— START OF Task material —
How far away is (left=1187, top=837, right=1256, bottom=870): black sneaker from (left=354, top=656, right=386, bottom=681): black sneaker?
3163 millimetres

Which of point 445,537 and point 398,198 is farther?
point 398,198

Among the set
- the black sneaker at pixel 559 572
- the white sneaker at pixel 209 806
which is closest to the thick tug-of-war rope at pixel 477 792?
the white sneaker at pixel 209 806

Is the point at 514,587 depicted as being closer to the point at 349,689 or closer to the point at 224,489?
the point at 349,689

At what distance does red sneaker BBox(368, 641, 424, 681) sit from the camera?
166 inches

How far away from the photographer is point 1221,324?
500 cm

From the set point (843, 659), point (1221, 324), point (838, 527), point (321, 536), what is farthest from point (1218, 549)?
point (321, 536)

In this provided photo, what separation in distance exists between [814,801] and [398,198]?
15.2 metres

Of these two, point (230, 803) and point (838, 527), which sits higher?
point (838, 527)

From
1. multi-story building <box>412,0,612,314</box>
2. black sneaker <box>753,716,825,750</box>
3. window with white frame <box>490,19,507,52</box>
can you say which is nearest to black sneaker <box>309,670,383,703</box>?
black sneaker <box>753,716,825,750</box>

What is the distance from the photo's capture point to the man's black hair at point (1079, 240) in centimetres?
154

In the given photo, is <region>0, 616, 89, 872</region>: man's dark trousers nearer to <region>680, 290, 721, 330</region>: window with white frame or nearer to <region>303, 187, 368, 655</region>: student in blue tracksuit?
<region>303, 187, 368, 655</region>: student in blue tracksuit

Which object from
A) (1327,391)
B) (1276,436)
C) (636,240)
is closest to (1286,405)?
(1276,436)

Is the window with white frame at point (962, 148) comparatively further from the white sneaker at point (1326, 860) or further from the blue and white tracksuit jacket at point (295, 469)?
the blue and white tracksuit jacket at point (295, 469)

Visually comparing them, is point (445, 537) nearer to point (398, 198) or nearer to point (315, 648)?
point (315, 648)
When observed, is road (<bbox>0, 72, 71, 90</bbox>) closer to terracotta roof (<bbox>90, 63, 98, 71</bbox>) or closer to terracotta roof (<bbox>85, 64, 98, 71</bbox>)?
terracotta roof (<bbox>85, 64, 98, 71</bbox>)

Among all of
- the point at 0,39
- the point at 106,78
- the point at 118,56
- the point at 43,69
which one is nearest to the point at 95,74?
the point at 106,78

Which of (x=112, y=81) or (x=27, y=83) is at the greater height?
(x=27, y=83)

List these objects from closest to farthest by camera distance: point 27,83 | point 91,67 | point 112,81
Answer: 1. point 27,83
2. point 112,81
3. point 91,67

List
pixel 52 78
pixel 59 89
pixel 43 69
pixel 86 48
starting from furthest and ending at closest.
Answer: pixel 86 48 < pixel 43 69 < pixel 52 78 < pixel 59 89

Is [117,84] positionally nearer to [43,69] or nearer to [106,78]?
— END OF Task material —
| What is expected |
Reproduce every entry shown above, precisely as it stands.

| Solution |
How far away is (left=1187, top=837, right=1256, bottom=870): black sneaker from (left=354, top=656, right=386, bottom=681): black sneaker?
3163 millimetres

Which of point 445,537 and point 398,198 is farther?
point 398,198

Among the set
- the black sneaker at pixel 559 572
- the white sneaker at pixel 209 806
which is closest to the thick tug-of-war rope at pixel 477 792?
the white sneaker at pixel 209 806

Is the point at 514,587 depicted as being closer to the point at 349,689 or closer to the point at 224,489?
the point at 349,689

At what distance does red sneaker BBox(368, 641, 424, 681) sit from the camera?
166 inches

How far away from the photographer is point 1221,324?
500 cm

From the set point (843, 659), point (1221, 324), point (838, 527), point (321, 536), what is farthest from point (1218, 549)?
point (321, 536)

In this provided photo, what separation in distance exists between [814,801] and [398,198]?
15.2 metres

Of these two, point (230, 803) and point (838, 527), which sits higher?
point (838, 527)

From
1. multi-story building <box>412,0,612,314</box>
2. black sneaker <box>753,716,825,750</box>
3. window with white frame <box>490,19,507,52</box>
can you say which is nearest to black sneaker <box>309,670,383,703</box>?
black sneaker <box>753,716,825,750</box>

What is the distance from the photo's capture point to the man's black hair at point (1079, 240) in centimetres?
154

In the given photo, is <region>0, 616, 89, 872</region>: man's dark trousers nearer to <region>680, 290, 721, 330</region>: window with white frame or nearer to <region>303, 187, 368, 655</region>: student in blue tracksuit?
<region>303, 187, 368, 655</region>: student in blue tracksuit

Which object from
A) (1327,391)
B) (1276,436)
C) (636,240)
is closest to (1286,405)?
(1276,436)

Is the window with white frame at point (962, 148) comparatively further from the white sneaker at point (1326, 860) or further from the blue and white tracksuit jacket at point (295, 469)?
the blue and white tracksuit jacket at point (295, 469)

Visually comparing them, is point (445, 537) nearer to point (398, 198) or nearer to point (315, 648)?
point (315, 648)
When observed, is road (<bbox>0, 72, 71, 90</bbox>) closer to terracotta roof (<bbox>90, 63, 98, 71</bbox>) or closer to terracotta roof (<bbox>85, 64, 98, 71</bbox>)?
terracotta roof (<bbox>85, 64, 98, 71</bbox>)

Among all of
- the point at 0,39
- the point at 106,78
- the point at 118,56
- the point at 43,69
which one is nearest to the point at 95,74?
the point at 106,78

Which of (x=112, y=81) or (x=27, y=83) is at the greater height?
(x=27, y=83)

List these objects from closest to farthest by camera distance: point 27,83 | point 91,67 | point 112,81
Answer: 1. point 27,83
2. point 112,81
3. point 91,67

List
pixel 52 78
pixel 59 89
pixel 43 69
pixel 86 48
starting from furthest and ending at closest.
Answer: pixel 86 48 < pixel 43 69 < pixel 52 78 < pixel 59 89

Is [117,84] positionally nearer to [43,69] or nearer to [106,78]?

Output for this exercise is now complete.